Importation of packages
import pandas as pd
import matplotlib.pyplot as plt
import numpy as np
import seaborn as sns
Importation of dataset locally
bike_df = pd.read_csv('electric_bike_ratings_2212.csv')
print(bike_df.info())
Checking and resolving missing data
print(bike_df.isna().sum())
bike_df['web_browser'] = bike_df.web_browser.fillna('unknown')
bike_df.web_browser.value_counts() #to verify the filling of the missing values
Resolving data description of featues
#verifying some features
print(bike_df['owned'].value_counts())
print(bike_df['make_model'].value_counts())
print(bike_df['primary_use'].value_counts())
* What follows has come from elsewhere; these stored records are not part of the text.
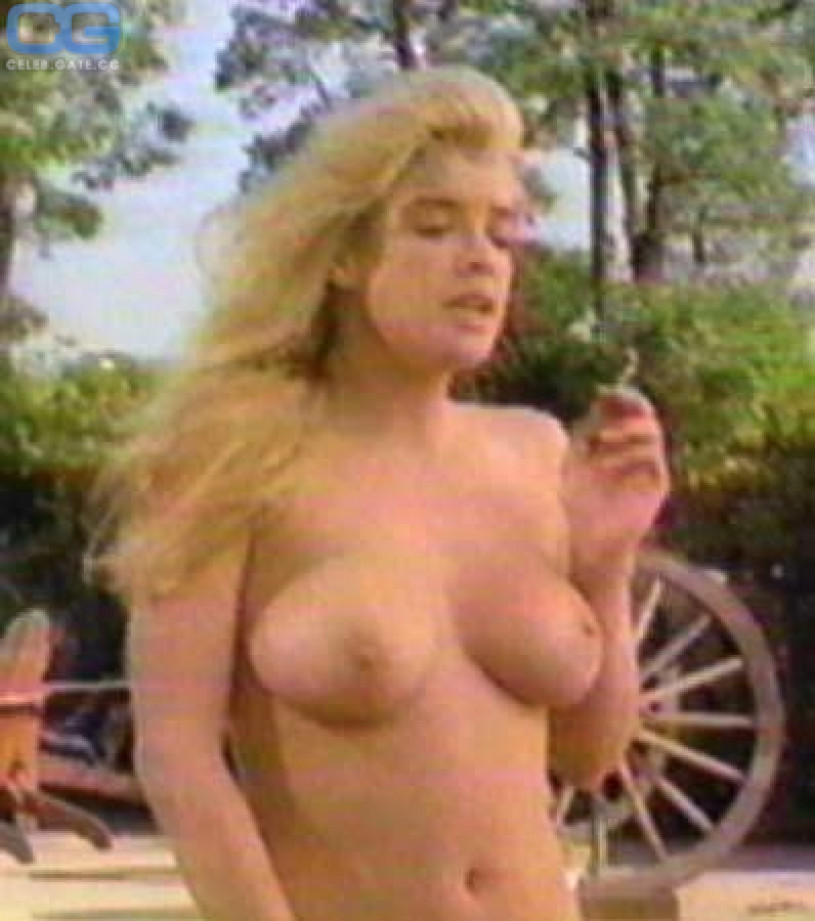 Sorry, becky prusha naked playboy pics for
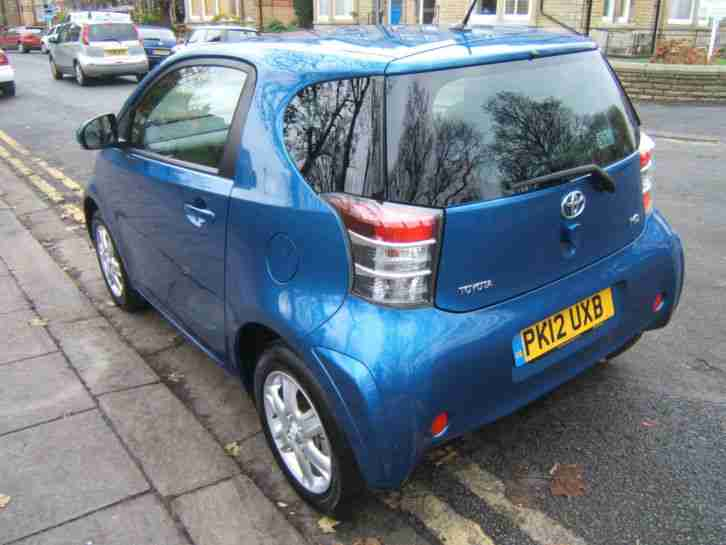 2012 Toyota iQ 1.0 VVT-i AUTOMATIC 470 MILES ONLY ALLOYS BLUE CD LOW TAX AIR/CON
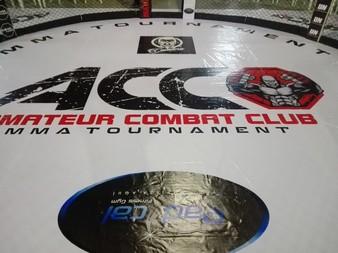 ACC 42
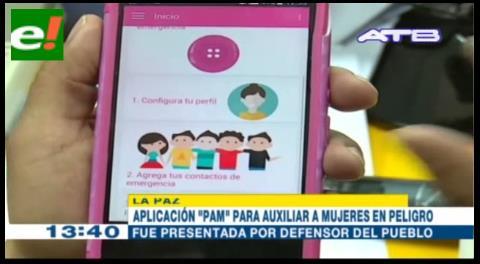 La Paz: Desarrollan aplicación «PAM» para auxiliar a mujeres en peligro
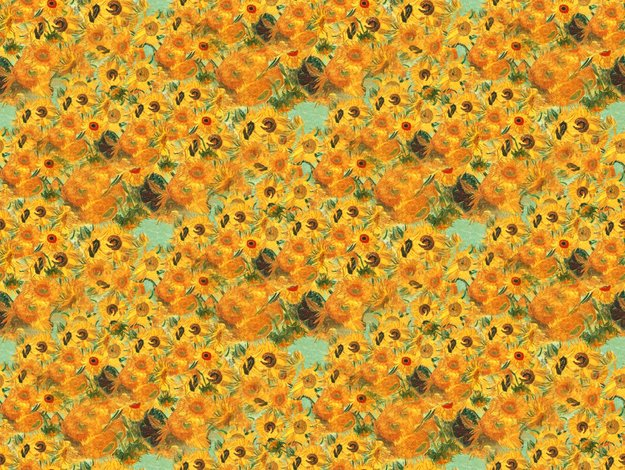 Rsunflowers_test_ed_shop_preview
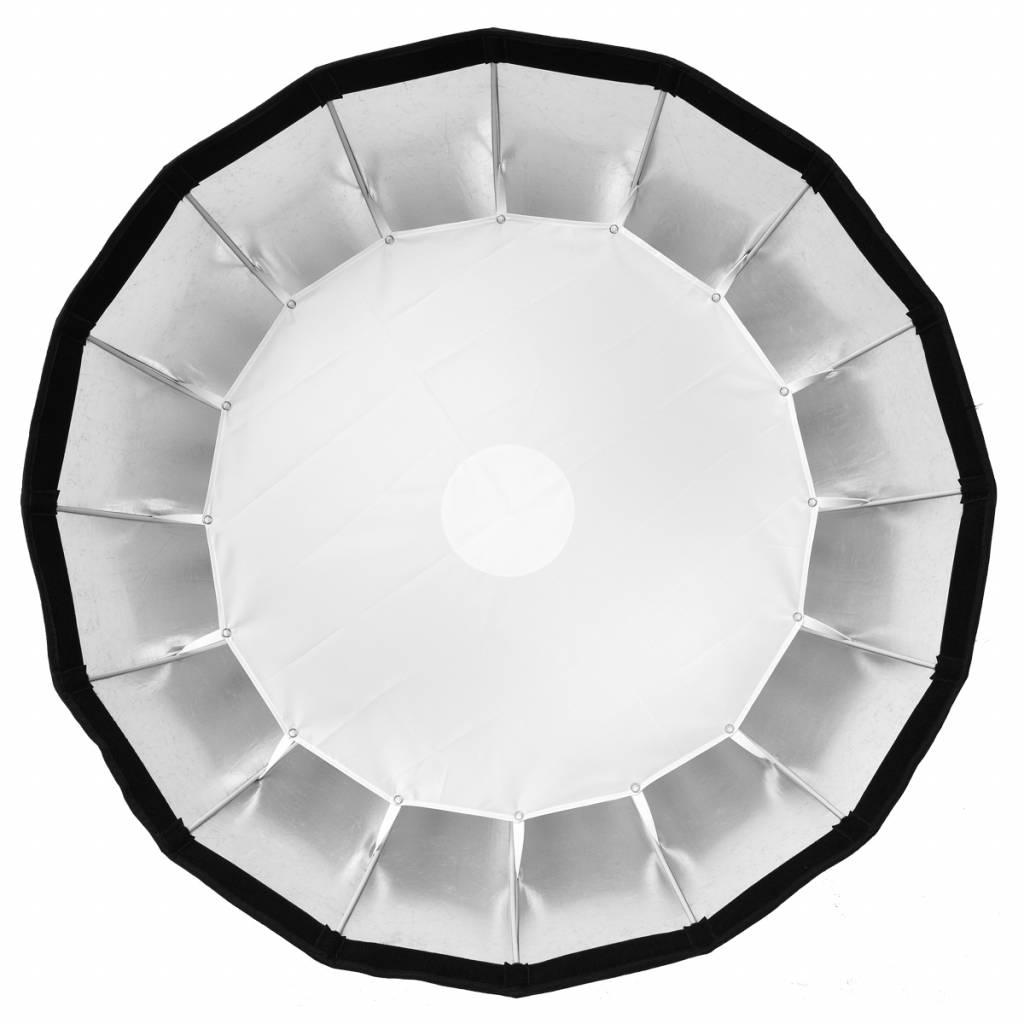 Godox Parabolic Softbox P120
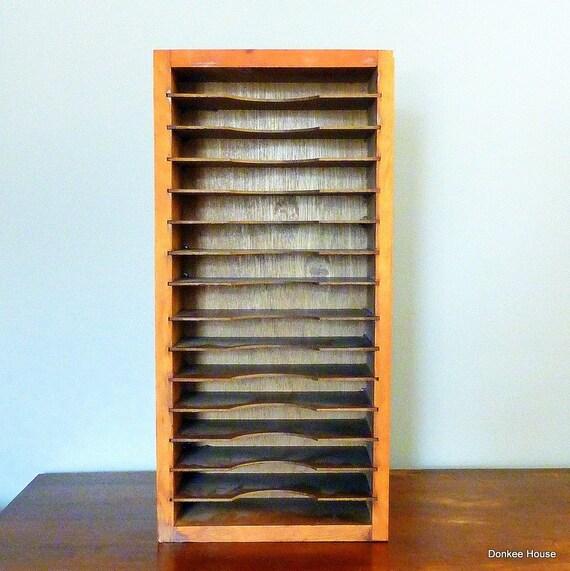 vintage rustic wood mail sorter filing system for home office. Black Bedroom Furniture Sets. Home Design Ideas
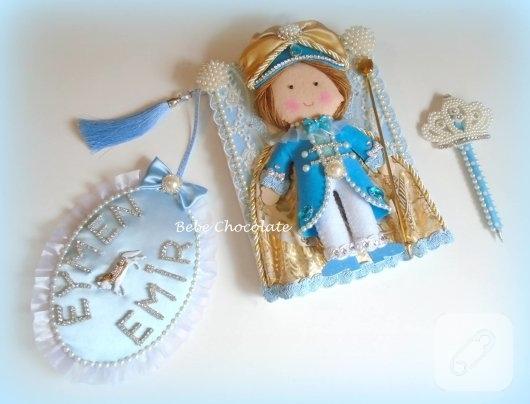 kece-prensli-mavi-bebek-ani-defteri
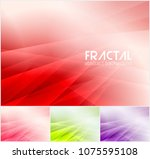 fractal abstract background... | Shutterstock .eps vector #1075595108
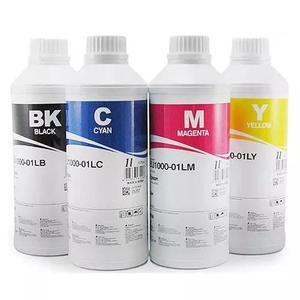 Kit tinta inktec original para epson 500ml l355 l365 l375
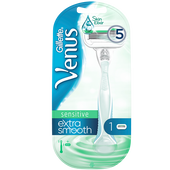 Bild: Gillette Venus Extra Smooth sensitive Rasierer
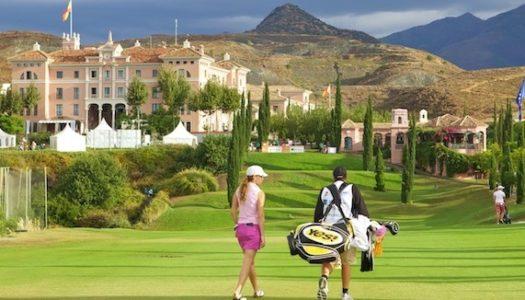 Todo lo que debes saber de la prueba del Circuito en Villa Padierna Golf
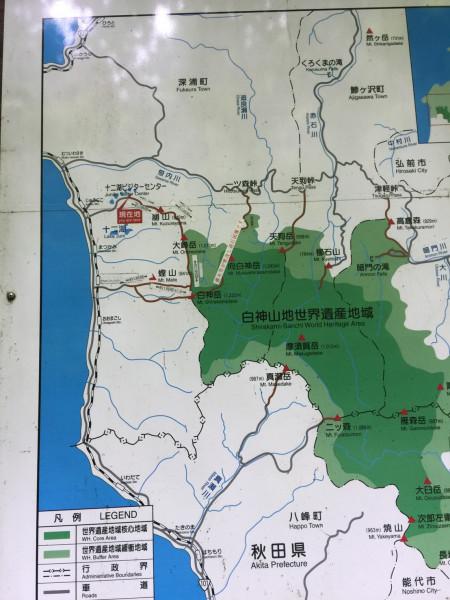 横森さん 地図 58720334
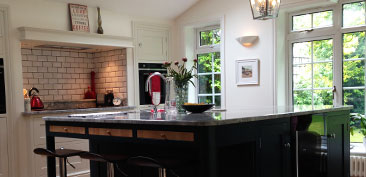 Traditional / contemporary kitchen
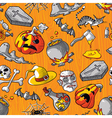 Seamless Halloween vector image vector image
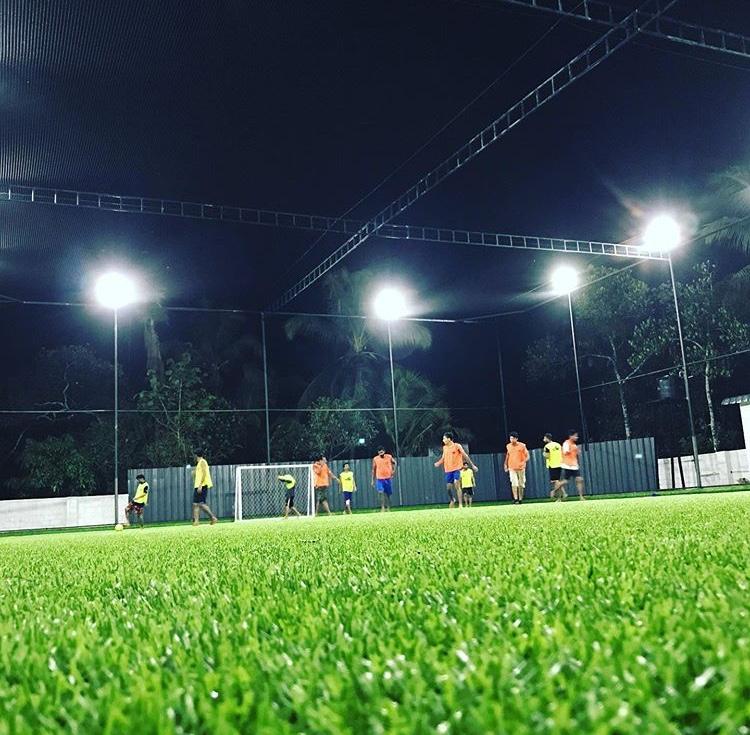 real arena kannur football turfs near chovva kannur SN college kannur playspotsapp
working on the reviewer_age, value_for_money and review_month features
bike_df.reviewer_age = bike_df.reviewer_age.str.replace('-', '0').astype('Float64')
bike_df.reviewer_age = bike_df.reviewer_age.replace(0, np.nan, inplace= False)
age_mean = bike_df.reviewer_age.mean()
bike_df.reviewer_age = bike_df.reviewer_age.fillna(age_mean, inplace = False)
bike_df.reviewer_age = bike_df.reviewer_age.astype('Int64')
bike_df
bike_df.value_for_money = bike_df.value_for_money.str.replace('/10', '')
bike_df.value_for_money = bike_df.value_for_money.astype('Int64')
bike_df
bike_df.review_month = bike_df.review_month.str.strip()
bike_df.review_month = bike_df.review_month.str.replace(r'..-', '', regex = True)
bike_df.review_month.value_counts()
bike_df.info()